Return every line from the items below that contains the string "Taking", matching case exactly.

* Start RECORDS *

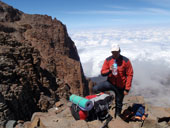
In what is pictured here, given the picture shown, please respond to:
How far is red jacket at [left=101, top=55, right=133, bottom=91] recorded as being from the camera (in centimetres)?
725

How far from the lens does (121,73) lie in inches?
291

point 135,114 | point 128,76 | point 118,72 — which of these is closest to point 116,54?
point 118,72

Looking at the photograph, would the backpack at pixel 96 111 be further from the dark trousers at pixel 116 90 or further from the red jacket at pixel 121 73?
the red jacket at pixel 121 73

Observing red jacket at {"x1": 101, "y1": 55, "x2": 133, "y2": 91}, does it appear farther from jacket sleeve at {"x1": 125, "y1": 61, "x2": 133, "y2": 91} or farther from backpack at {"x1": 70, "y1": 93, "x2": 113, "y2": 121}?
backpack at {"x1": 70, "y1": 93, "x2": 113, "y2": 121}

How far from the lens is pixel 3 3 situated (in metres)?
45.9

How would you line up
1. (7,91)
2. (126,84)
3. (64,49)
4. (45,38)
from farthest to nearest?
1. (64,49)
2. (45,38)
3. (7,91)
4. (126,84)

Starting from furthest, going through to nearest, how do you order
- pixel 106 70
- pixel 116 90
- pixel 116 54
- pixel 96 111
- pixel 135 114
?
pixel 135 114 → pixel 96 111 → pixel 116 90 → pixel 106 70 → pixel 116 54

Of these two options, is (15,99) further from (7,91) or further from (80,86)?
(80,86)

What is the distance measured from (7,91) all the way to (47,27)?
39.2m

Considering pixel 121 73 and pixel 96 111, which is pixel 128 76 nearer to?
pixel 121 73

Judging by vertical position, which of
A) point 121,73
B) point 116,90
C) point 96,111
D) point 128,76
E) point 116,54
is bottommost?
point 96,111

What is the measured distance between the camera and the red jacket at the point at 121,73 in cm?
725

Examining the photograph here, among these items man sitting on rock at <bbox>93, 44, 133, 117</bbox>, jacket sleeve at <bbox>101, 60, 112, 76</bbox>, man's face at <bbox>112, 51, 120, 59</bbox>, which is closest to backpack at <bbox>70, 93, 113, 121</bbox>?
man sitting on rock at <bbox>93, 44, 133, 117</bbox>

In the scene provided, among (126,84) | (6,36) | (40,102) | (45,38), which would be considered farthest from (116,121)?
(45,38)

* End RECORDS *
* Start RECORDS *

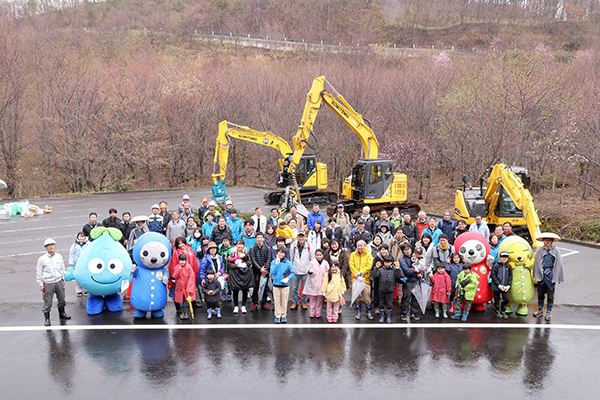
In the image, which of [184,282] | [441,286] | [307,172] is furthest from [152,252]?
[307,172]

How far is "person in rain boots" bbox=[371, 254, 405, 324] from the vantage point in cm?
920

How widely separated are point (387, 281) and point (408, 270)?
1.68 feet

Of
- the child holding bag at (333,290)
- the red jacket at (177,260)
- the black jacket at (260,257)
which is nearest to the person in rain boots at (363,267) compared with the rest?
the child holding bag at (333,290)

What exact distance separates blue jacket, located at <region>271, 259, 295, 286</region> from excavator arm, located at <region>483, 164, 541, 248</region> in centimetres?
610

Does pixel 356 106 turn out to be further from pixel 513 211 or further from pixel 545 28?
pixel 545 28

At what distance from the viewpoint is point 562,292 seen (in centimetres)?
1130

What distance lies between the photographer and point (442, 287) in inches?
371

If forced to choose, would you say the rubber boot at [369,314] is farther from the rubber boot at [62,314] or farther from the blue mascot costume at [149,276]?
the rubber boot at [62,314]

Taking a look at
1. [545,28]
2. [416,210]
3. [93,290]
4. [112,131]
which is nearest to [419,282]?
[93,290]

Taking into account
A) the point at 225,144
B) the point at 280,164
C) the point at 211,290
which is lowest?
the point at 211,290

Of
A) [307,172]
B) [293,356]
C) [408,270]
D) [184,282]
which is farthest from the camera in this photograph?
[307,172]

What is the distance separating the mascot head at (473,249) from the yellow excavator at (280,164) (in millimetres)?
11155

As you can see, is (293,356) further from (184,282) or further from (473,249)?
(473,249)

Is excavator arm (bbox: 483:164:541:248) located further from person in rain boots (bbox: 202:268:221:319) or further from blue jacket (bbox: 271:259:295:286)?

* End RECORDS *

** THE RESPONSE **
Taking a look at
Taking into account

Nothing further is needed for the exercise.